Aegidius Hunnius, during his college years, on a certain occasion heard this statement during a service at church:  "However, there is a sin that cannot be forgiven.  That is the sin against the Holy Ghost."  Like a dagger that statement entered the young student's heart.  He promptly imagined that he had committed that sin.  The result was that he planned suicide.  He remembered that the Holy Spirit has indeed many a time knocked at the door of his heart for admission while he had been listening tot he sermon, but in his youthful light-heartedness he had allowed these invitations to pass out of his mind.  In a miraculous manner, however, God rescued him from his great anguish of conscience.  Approaching his seat in the classroom one day, he found a leaf torn from a precious book of devotion written by Magister Spangenberg.  It contained remarks about this very sin against the Holy Spirit, this statement in particular, that a person, after committing this sin, is unwilling to repent until his death.  That saved Hunnius.  And it is due to the fact that even in his youth he had to pass through such great tribulations that he became the great theologian he was. (56)

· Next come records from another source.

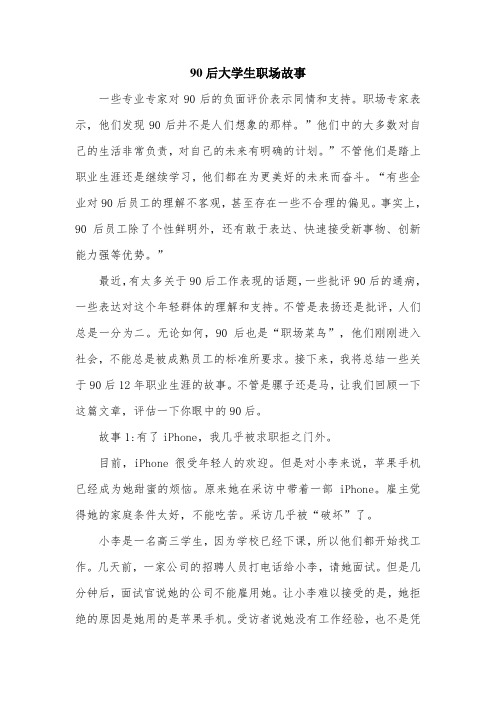 90后大学生职场故事

一些专业专家对90后的负面评价表示同情和支持。职场专家表示，他们发现90后并不是人们想象的那样。”他们中的大多数对自己的生活非常负责，对自己的未来有明确的计划。”不管他们是踏上职业生涯还是继续学习，他们都在为更美好的未来而奋斗。“有些企业对90后员工的理解不客观，甚至存在一些不合理的偏见。事实上，90后员工除了个性鲜明外，还有敢于表达、快速接受新事物、创新能力强等优势。”

最近，有太多关于90后工作表现的话题，一些批评90后的通病，一些表达对这个年轻群体的理解和支持。不管是表扬还是批评，人们总是一分为二。无论如何，90后也是“职场菜鸟”，他们刚刚进入社会，不能总是被成熟员工的标准所要求。接下来，我将总结一些关于90后12年职业生涯的故事。不管是骡子还是马，让我们回顾一下这篇文章，评估一下你眼中的90后。

故事1:有了iPhone，我几乎被求职拒之门外。

目前，iPhone很受年轻人的欢迎。但是对小李来说，苹果手机已经成为她甜蜜的烦恼。原来她在采访中带着一部iPhone。雇主觉得她的家庭条件太好，不能吃苦。采访几乎被“破坏”了。

小李是一名高三学生，因为学校已经下课，所以他们都开始找工作。几天前，一家公司的招聘人员打电话给小李，请她面试。但是几分钟后，面试官说她的公司不能雇用她。让小李难以接受的是，她拒绝的原因是她用的是苹果手机。受访者说她没有工作经验，也不是凭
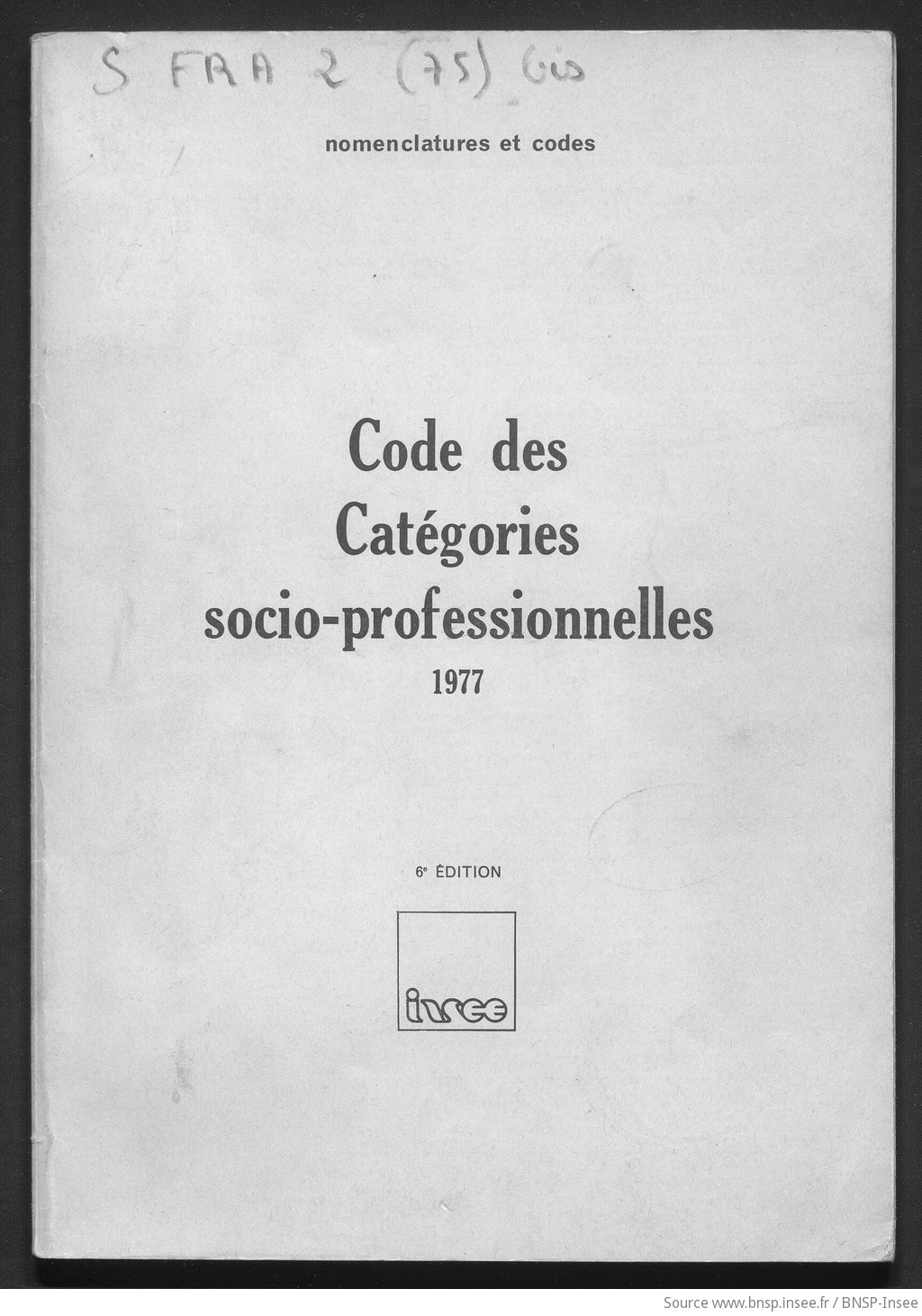 S FRA 2 (75) bis

nomenclatures et codes

Code des Catégories socio-professionnelles 1977

6e ÉDITION

insee

Source www.bnsp.insee.fr / BNSP-Insee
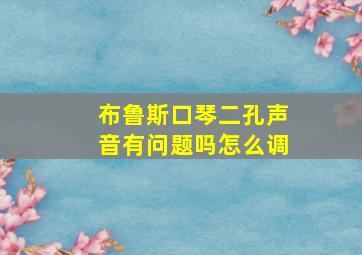 布鲁斯口琴二孔声音有问题吗怎么调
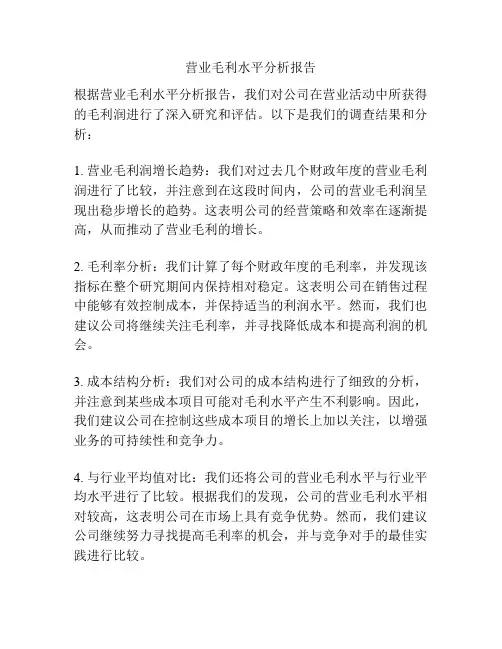 营业毛利水平分析报告

根据营业毛利水平分析报告，我们对公司在营业活动中所获得的毛利润进行了深入研究和评估。以下是我们的调查结果和分析：

1. 营业毛利润增长趋势：我们对过去几个财政年度的营业毛利润进行了比较，并注意到在这段时间内，公司的营业毛利润呈现出稳步增长的趋势。这表明公司的经营策略和效率在逐渐提高，从而推动了营业毛利的增长。

2. 毛利率分析：我们计算了每个财政年度的毛利率，并发现该指标在整个研究期间内保持相对稳定。这表明公司在销售过程中能够有效控制成本，并保持适当的利润水平。然而，我们也建议公司将继续关注毛利率，并寻找降低成本和提高利润的机会。

3. 成本结构分析：我们对公司的成本结构进行了细致的分析，并注意到某些成本项目可能对毛利水平产生不利影响。因此，我们建议公司在控制这些成本项目的增长上加以关注，以增强业务的可持续性和竞争力。

4. 与行业平均值对比：我们还将公司的营业毛利水平与行业平均水平进行了比较。根据我们的发现，公司的营业毛利水平相对较高，这表明公司在市场上具有竞争优势。然而，我们建议公司继续努力寻找提高毛利率的机会，并与竞争对手的最佳实践进行比较。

You cannot give the terror of the Law, without also offering the sweet consolation of the Gospel.  In that short note, Hunnius was reminded of the great gift of the Cross.  He was forgiven of his sin against the Holy Spirit, for if he had no repentance, then he would not have labored beneath so great a burden of anguish and terror at the thought of committing an "unforgivable" sin, a burden which drove him to such despair that he was ready to end his life.  And Hunnius knew that where there is repentance, there is forgiveness.  Always.

Saul had no terror or anguish or despair of the condition of his soul when the Spirit left him.  I do.  I am not Saul.